Law School Case Brief
Red Dog v. State - 625 A.2D 245 (Del. 1993)
A defendant's wish to forego further appeals and accept the death penalty, like other decisions relating to the objectives of litigation, is essentially that of the client, whose decision the attorney must respect. Del. Lawyers Rules for Prof. Conduct 1.2(a). The means to be employed to achieve such objectives are a matter on which the attorney is to consult with the client and over which the lawyer retains the ultimate prerogative to act.
Criminal defendant Red Dog was convicted of a capital case and sentenced to the death penalty. The Supreme Court of Delaware had observed that the defendant's counsel, all attorneys in the Office of the Public Defender, appeared to have taken inconsistent positions concerning the raising of the issue of the defendant's competency to forego further appeals. The Court issued a show cause order and directed responses to the attorneys as to why sanctions should not be imposed upon them for certain aspects of their representation of the defendant. The respondent attorneys filed written responses defending their actions as within the bounds of professional responsibility and required by the exigencies of representation of a defendant facing execution.
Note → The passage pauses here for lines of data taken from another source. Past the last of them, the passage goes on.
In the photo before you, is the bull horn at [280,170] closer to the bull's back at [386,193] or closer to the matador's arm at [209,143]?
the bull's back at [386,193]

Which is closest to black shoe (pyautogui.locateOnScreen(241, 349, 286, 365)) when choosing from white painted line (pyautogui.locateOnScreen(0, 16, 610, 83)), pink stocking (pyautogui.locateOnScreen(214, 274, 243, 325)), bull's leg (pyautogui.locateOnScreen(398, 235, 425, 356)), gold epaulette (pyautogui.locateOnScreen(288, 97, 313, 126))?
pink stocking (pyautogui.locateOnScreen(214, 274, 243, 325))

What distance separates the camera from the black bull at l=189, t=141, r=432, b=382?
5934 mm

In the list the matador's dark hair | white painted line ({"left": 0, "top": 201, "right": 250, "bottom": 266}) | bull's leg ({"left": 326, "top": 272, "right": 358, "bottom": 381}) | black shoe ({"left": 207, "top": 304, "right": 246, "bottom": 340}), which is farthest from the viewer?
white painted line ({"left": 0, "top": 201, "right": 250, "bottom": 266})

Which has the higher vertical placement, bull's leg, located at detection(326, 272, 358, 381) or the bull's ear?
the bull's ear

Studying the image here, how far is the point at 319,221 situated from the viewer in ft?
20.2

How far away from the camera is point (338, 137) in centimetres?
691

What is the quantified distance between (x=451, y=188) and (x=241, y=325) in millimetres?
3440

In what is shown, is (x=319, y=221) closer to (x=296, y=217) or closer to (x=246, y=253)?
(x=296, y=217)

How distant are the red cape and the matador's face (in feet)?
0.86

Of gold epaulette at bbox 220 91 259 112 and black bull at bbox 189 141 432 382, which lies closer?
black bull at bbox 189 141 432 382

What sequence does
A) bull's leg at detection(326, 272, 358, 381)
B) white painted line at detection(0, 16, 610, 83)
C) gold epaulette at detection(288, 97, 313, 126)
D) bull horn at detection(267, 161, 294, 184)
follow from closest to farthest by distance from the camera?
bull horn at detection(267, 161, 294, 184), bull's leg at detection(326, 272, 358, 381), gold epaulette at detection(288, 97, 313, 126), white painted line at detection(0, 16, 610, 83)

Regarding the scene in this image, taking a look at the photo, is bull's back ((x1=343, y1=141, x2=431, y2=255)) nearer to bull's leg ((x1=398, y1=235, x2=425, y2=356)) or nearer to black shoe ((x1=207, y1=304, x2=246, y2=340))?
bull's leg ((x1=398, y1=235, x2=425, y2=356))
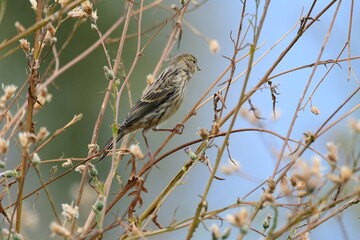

Was the show cause order, which directed criminal defense attorneys to respond as to why sanctions should not be imposed upon them for certain aspects of their representation of the defendant, proper?
The Supreme Court of Delaware discharged the rules to show cause ordered against respondent attorneys who represented a defendant who faced execution. The Court stated that the attorneys violated Del. Lawyers Rules for Prof. Conduct 1.2 when they insisted on raising the issue of the defendant's competency to forego further appeals despite his clearly expressed desire to do so. Nevertheless, the Court, allowing for the personal and professional demands required in defense of a capital case, found that the attorneys did not act in bad faith. Respondents' actions, while reflecting inconsistency, lack of effective coordination and poor judgment, were undertaken in apparent good faith in a complex and demanding representation. The Court was satisfied that, in spite of a disjointed and confusing presentation of issues in violation of Del. Lawyers Rules for Prof. Conduct 5.1 and 5.2, there was no evidence that the attorneys were motivated by anything other than their client's best interests.